The government wants to create a new body headed by a figure called the Défenseur des Droits (Rights Defender) which will swallow up four current groups. These are:
- The offices of the Médiateur de la République, who intervenes in disputes between the public and state
- The Défenseur des Enfants (Children’s Defender) whose service looks into complaints of abuse of children’s rights
- Anti-discrimination body La Halde
- The CNDS which deals with complaints about the police
Opponents fear the different tasks will be watered down and that the new Defender may also be less independent.
Justice Minister Michèle Alliot-Marie has claimed the Rights Defender will give “unprecedented scope to protection of rights and freedoms, bringing the institutions together to be stronger.”
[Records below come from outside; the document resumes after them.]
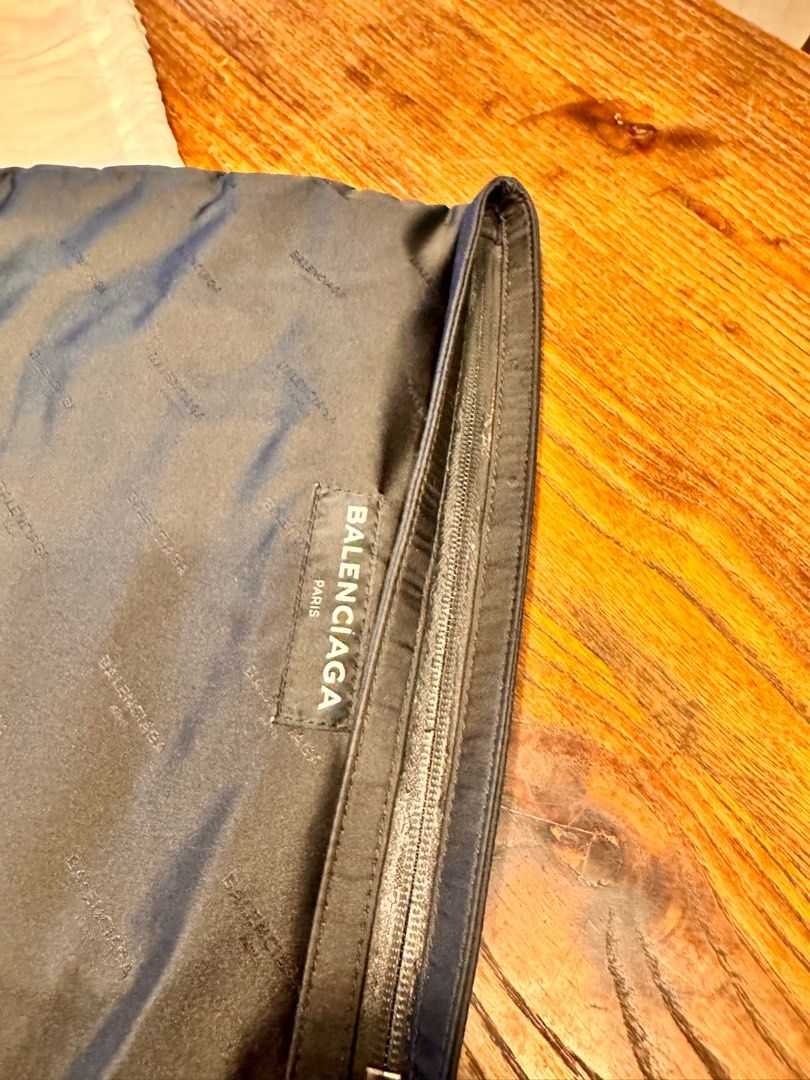Balenciaga Paris Clutch (Category: Luxury Bags & Wallets) located in Taguig. Submitted by pritsu (Listing ID 1412550529, Image 2). Description: Decluttering personal items. Bought in Greenbelt. PM for more photos. - Balenciaga Paris clutch - Black exterior with Balenciaga logo - Zipper closure - Includes a small Balenciaga label - Comes with a dust bag.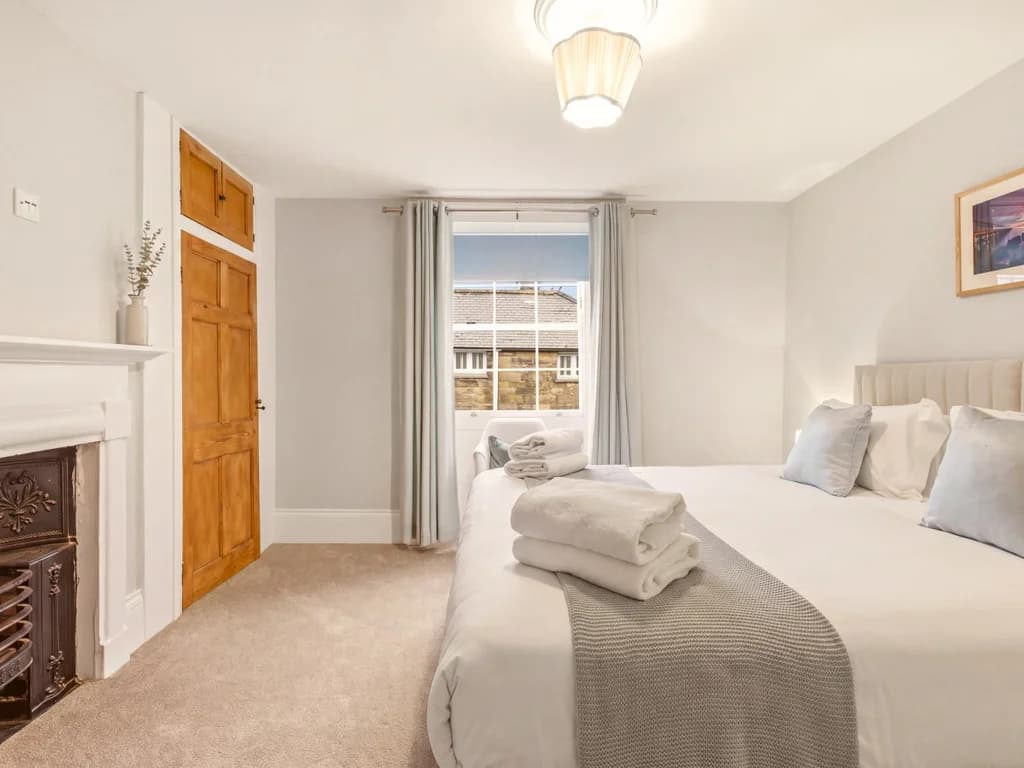 Bright King Zip bedroom with decorative fireplace and period charm.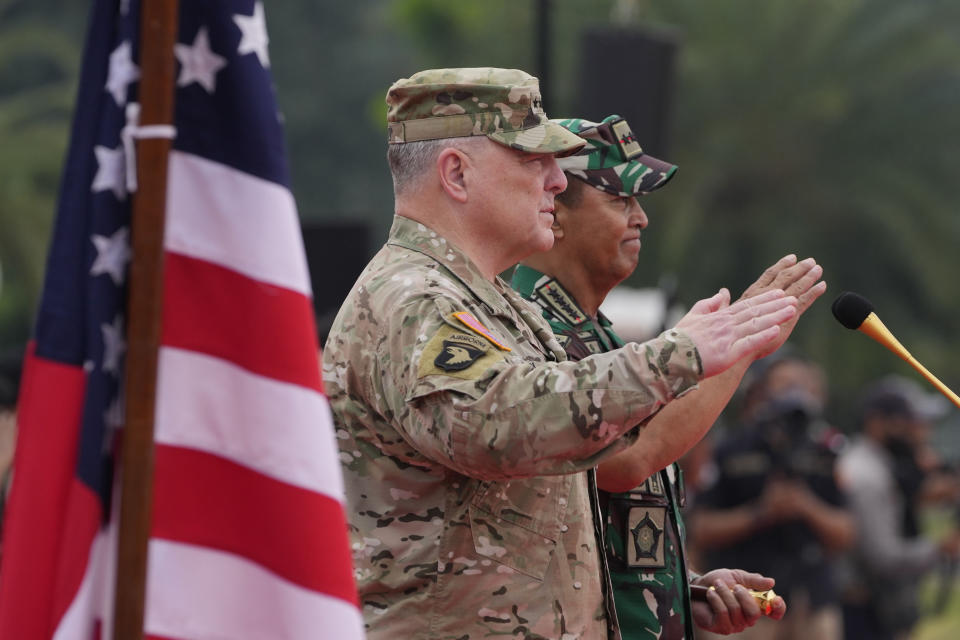 U.S. Chairman of the Joint Chiefs of Staff Gen. Mark Milley, left, and Indonesian Armed Forces Chief Gen. Andika Perkasa salute as they inspect honor guards during their meeting at Indonesian military headquarters in Jakarta, Indonesia, Sunday, July 24, 2022. (AP Photo/Achmad Ibrahim)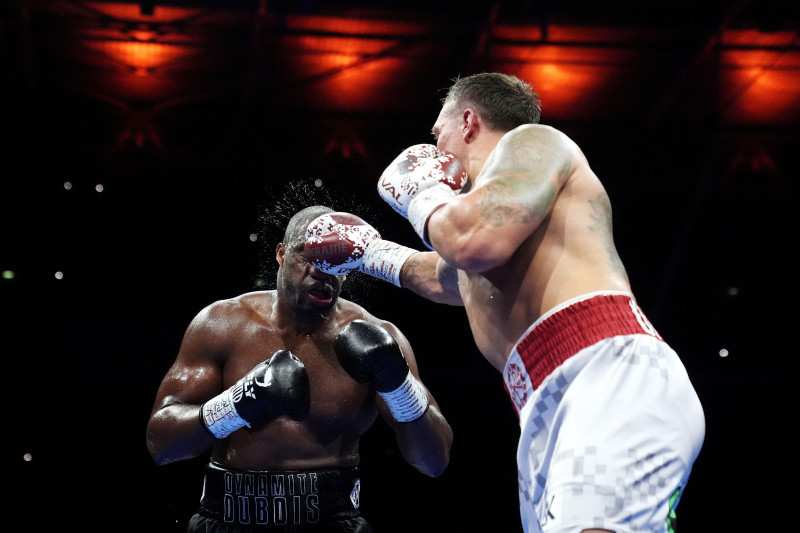 Oleksandr Usyk and Daniel Dubois (left) in action during their IBF, IBO, WBC and WBO World heavyweight bout at Wembley Stadium, London. Picture date: Saturday July 19, 2025.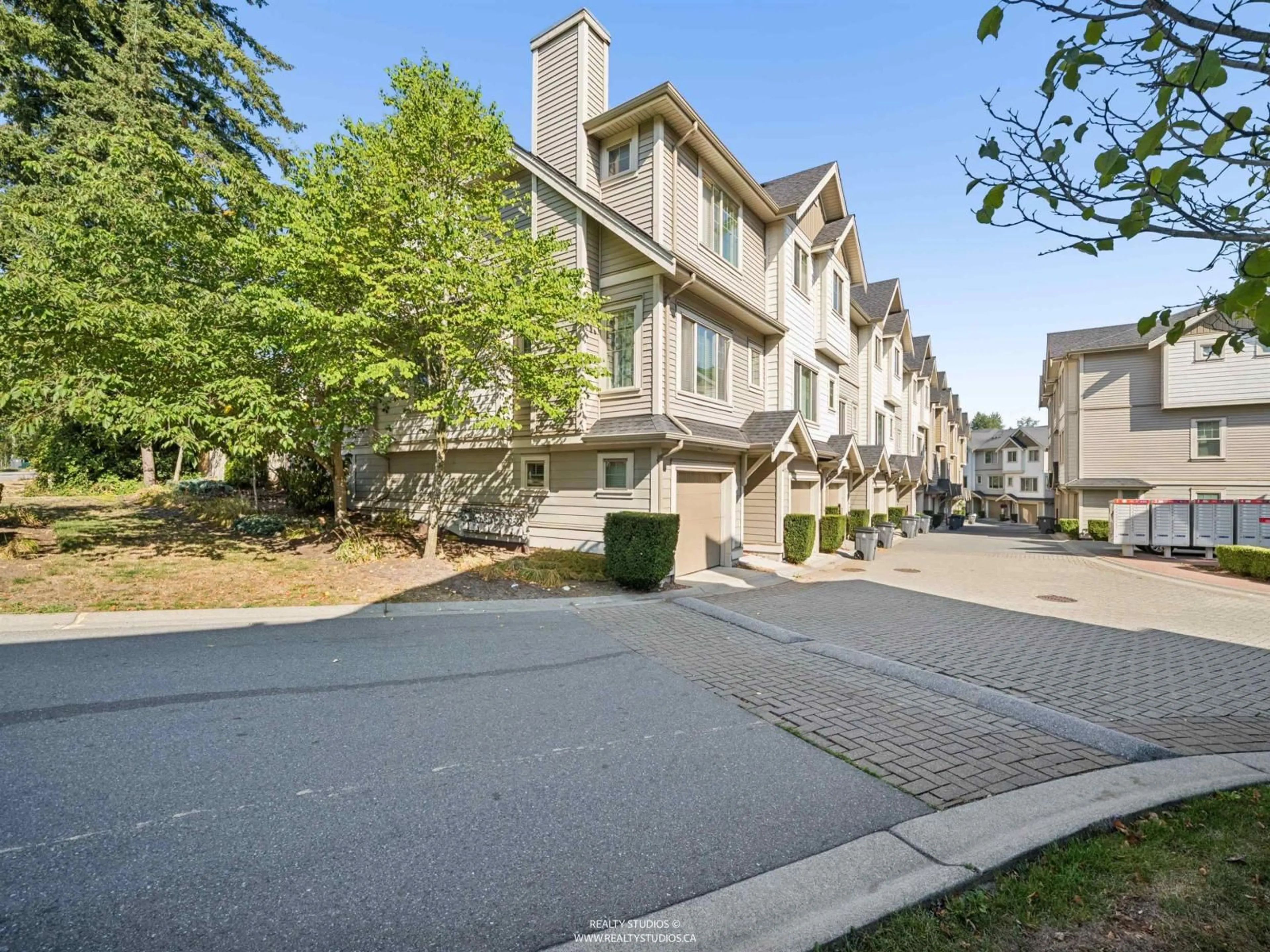 A pic from outside/outdoor area/front of a property/back of a property/a pic from drone, street for 76 - 19097 64 AVENUE, Surrey British Columbia V3S6X5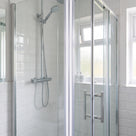 Bifold glass shower door closed in a white metro-tiled bathroom, a pale seal line down the join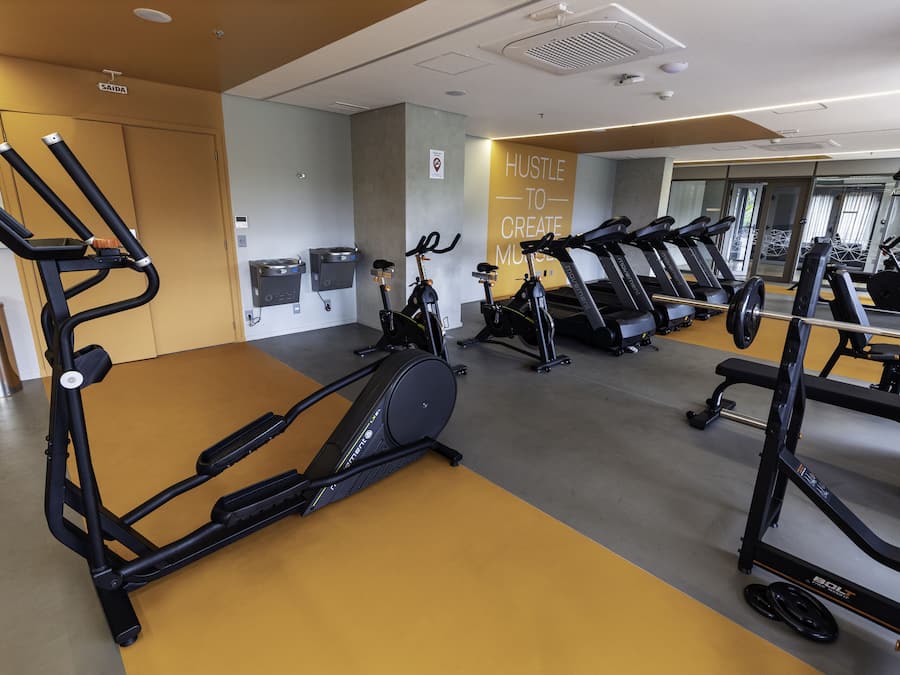 A gym with treadmills, elliptical machines, and weight equipment.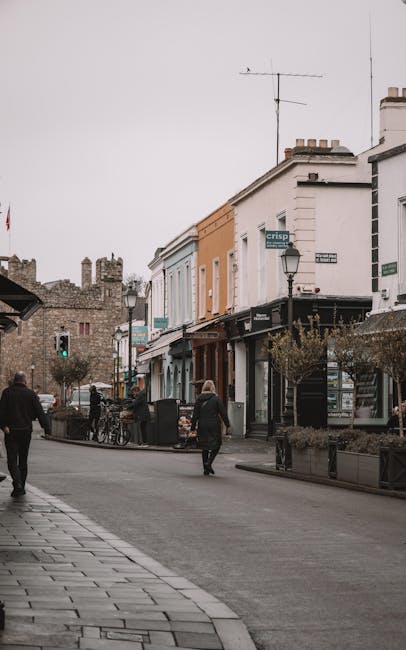 A street scene on Kentish Town Road featuring a row of shops with colorful facades, including a light blue and orange building, under an overcast sky. Pedestrians are walking along the paved sidewalk, which is lined with potted plants and a black metal fence. The shops have large glass windows, with some displaying signage, and a lamppost is visible on the corner. In the background, older brick buildings and a television antenna on a rooftop can be seen. The overall atmosphere is calm, with a focus on the commercial area that could benefit from professional cleaning and surface maintenance, as provided by Kentish Town Carpet Cleaners.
The Defender is to be put in place by next year but their exact role is being hammered out in parliament.
La Halde president Jeannette Bougrab and the Défenseur des Enfants, Dominique Versini, have spoken out against the plans.
Ms Bougrab said in Le Monde that La Halde was a body that “worked” and “I will fight like a tiger to defend it.”
Ms Versini said the Défenseur des Enfants was being silenced because it had criticised the government’s actions over children in prison or asylum centres, she claimed on radio station France Info.
In last minute changes the Senate has agreed there can still be a Children’s Defender as an assistant to the Rights Defender but Mrs Versini says the role will lack autonomy.
The president of leading anti-racism group SOS Racisme, Guillaume Ayné, spoke of “diluting” the bodies’ powers into a “vague” new one.
The public had just got used to the idea they could appeal to La Halde and it was just starting to be effective, he said.
“It takes time for bodies to be a familiar part of the scenery, so there will be a loss of visibility for the fight against discrimination.”
He added: “The Halde is effective over matters like illegal discrimination in civil service jobs or immigration policies. It has upset the powers-that-be and instead of addressing them they want to weaken it.”
He added the CNDC was a “small but very effective body which has spoken out in many cases where the police have messed up and not acted in a Republican way.”
Unicef France has said they would prefer to keep a separate body for children’s rights.
Its president, Jacques Hintzy, said: “The Children’s Defender is well-known to everyone who wants to appeal to them, including children, and also has a wider role promoting children’s rights.
“They report annually to the President about areas where they are not being properly taken into account.
“It remains to be seen if they will still have the same visibility under these plans.”